Well, the 36-year-old (c)rapper has turned groomzilla as he plans out every detail of the Kimye nuptials next summer.
Of course, I was assuming that’s it’s going to be an intimate and low-key little affair, with the happy couple expressing their love for each other in front of a select few of their beloved friends and family.
Instead, Kanye who has chuckletastically listed himself on facebook as a ‘drug’ (above), put me straight during an interview with radio station Power 106 on Monday, saying of
their his big day:
‘Two words: “fighter jets”.’
Well yes, fighter jets should be top of any wedding wish list – f-ck flowers or bridesmaids or cake and violinists and all that sh-t.
The rest of the interview was the usual Kanye bollocks with him name-dropping and calling himself, ‘THE most influential person in fashion over the past ten years’ and talking about how ‘relevant’ and what a ‘visionary’ he is.

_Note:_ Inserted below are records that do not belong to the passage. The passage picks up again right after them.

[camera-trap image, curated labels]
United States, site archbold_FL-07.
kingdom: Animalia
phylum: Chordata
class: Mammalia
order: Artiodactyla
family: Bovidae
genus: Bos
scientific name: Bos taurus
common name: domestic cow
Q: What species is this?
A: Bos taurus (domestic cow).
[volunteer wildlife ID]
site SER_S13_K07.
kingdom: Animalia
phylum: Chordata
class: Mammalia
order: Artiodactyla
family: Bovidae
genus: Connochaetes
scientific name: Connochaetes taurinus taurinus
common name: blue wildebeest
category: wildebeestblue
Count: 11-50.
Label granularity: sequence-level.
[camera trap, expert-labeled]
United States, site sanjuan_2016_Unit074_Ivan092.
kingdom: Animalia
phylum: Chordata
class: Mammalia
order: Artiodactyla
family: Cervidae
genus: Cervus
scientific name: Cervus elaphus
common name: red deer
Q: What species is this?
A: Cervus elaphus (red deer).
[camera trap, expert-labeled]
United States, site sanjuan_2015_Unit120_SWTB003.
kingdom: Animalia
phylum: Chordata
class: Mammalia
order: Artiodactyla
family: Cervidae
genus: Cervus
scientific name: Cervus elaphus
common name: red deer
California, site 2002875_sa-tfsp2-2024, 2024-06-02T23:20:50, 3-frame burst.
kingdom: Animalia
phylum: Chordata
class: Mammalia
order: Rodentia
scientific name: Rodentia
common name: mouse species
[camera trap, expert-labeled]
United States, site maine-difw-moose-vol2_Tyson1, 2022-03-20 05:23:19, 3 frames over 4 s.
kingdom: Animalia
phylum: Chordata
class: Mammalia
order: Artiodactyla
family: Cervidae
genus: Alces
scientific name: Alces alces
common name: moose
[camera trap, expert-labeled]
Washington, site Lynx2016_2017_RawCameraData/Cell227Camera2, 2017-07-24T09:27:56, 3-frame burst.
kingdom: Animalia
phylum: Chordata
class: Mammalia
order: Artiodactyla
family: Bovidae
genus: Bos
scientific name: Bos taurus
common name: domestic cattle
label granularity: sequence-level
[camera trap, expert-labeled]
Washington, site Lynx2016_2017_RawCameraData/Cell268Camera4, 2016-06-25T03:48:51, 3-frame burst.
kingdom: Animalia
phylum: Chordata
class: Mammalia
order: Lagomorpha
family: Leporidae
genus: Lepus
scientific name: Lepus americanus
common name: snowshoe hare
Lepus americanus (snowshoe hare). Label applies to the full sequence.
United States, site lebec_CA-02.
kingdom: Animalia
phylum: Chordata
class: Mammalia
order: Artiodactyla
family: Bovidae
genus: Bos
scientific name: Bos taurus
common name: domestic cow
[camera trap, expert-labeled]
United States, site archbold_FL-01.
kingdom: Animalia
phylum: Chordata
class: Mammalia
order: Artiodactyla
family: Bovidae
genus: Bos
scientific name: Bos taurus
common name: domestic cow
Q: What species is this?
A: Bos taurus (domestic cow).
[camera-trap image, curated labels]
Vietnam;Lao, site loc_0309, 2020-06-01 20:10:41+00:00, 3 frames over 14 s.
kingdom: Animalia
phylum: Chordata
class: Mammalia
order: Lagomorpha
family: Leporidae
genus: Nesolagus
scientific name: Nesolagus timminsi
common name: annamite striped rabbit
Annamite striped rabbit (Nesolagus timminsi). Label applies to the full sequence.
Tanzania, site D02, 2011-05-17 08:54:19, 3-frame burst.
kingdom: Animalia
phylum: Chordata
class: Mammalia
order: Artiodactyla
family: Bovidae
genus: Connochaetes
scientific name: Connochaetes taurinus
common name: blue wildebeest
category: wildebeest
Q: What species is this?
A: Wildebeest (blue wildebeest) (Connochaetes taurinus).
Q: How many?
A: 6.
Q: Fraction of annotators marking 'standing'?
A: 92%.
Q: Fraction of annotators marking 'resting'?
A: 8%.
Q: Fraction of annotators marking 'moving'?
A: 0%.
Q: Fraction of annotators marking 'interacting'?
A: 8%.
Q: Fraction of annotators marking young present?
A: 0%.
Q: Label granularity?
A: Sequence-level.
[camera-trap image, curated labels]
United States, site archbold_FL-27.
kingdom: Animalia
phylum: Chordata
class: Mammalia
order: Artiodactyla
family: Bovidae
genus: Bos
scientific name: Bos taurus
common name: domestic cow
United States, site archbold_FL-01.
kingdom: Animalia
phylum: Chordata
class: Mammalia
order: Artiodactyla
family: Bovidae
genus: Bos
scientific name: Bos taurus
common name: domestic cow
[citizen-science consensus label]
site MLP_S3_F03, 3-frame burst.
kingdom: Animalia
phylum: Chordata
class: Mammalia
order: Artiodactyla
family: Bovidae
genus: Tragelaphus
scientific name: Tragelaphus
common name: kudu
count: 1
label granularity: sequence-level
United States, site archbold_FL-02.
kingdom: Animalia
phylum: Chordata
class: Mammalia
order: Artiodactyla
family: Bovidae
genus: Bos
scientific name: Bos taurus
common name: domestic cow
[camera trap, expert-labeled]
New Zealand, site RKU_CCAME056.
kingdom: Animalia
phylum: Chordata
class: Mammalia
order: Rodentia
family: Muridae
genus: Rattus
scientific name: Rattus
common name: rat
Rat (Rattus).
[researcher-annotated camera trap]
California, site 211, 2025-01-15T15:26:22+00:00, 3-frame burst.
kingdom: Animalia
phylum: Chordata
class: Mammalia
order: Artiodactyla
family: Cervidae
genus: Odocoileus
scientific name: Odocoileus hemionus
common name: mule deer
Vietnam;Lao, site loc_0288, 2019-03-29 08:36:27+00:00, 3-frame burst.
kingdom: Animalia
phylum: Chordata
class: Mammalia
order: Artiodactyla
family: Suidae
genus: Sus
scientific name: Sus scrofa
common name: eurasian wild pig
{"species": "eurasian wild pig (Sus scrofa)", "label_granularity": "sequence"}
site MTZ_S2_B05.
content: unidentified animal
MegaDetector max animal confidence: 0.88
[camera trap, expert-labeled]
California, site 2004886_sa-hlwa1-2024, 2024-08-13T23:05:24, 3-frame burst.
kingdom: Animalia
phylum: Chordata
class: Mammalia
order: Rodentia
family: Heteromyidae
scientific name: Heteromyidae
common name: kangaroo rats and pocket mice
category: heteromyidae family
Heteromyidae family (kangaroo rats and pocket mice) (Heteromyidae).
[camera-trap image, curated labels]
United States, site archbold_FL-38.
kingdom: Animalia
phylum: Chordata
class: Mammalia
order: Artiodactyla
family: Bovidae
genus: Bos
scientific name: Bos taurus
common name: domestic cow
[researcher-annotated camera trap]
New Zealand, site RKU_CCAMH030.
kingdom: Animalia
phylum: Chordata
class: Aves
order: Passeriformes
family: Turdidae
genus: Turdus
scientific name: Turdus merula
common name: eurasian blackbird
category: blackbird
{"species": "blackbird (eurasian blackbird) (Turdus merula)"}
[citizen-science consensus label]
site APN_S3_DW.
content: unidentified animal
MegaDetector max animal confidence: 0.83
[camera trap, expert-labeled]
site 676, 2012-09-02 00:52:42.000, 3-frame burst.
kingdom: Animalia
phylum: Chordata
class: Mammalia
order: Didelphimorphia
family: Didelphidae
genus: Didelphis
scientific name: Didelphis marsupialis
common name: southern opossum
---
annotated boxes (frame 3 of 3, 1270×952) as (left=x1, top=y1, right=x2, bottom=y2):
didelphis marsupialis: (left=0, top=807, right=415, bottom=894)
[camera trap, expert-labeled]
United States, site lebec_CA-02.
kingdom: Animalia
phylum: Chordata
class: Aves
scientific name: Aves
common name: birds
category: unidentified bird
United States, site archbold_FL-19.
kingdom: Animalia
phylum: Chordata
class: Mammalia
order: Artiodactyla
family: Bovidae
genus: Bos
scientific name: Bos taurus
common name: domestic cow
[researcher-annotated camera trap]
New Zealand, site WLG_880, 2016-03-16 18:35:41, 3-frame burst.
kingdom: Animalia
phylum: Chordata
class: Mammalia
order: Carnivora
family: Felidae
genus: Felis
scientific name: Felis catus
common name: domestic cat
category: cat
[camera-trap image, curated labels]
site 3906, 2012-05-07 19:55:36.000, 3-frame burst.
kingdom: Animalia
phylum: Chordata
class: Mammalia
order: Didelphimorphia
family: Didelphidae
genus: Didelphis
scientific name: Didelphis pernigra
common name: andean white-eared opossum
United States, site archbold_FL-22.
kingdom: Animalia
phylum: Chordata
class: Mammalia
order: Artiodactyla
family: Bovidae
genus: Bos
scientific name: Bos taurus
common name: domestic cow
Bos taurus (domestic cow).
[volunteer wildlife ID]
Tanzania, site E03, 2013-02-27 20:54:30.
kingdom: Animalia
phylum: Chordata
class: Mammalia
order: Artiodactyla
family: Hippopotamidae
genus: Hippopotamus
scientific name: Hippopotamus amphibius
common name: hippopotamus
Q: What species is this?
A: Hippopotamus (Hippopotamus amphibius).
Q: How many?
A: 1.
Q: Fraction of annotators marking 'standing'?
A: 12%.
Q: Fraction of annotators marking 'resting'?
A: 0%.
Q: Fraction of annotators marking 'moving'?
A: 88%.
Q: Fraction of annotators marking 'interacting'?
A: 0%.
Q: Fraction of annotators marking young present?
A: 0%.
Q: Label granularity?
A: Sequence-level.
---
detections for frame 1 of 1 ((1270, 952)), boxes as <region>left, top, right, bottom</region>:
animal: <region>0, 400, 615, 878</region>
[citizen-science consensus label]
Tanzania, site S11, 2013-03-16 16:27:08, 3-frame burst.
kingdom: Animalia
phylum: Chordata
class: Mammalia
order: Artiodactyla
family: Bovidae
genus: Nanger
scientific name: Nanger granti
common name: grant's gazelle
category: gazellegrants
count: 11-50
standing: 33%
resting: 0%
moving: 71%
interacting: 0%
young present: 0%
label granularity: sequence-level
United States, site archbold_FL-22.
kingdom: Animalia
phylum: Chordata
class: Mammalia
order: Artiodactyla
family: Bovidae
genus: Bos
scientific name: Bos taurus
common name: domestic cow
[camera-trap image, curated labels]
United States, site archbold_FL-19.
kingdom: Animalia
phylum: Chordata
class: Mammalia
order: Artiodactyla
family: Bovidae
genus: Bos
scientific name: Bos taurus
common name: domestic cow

Are you going to tell him or am I that he lost any relevance he may have once had the second he allowed himself to be tainted by the Kartrashian Klan and became a worldwide joke overnight?
Meanwhile, Kum has revealed that she was crapping herself during the tastefully-done proposal on the jumbo-tron at a sports stadium last week.
She explained to E!: ‘I was shaking so much, shaking the entire time! Like, “Is this really happening?” It was like an out-of-body experience.’
I’m not surprised by that at all.
- His expression was probably so intense with his eyes popping out of his head as he proposed that when he went for the ring in his pocket and dropped down on one knee she probably thought he was reaching for a gun or something.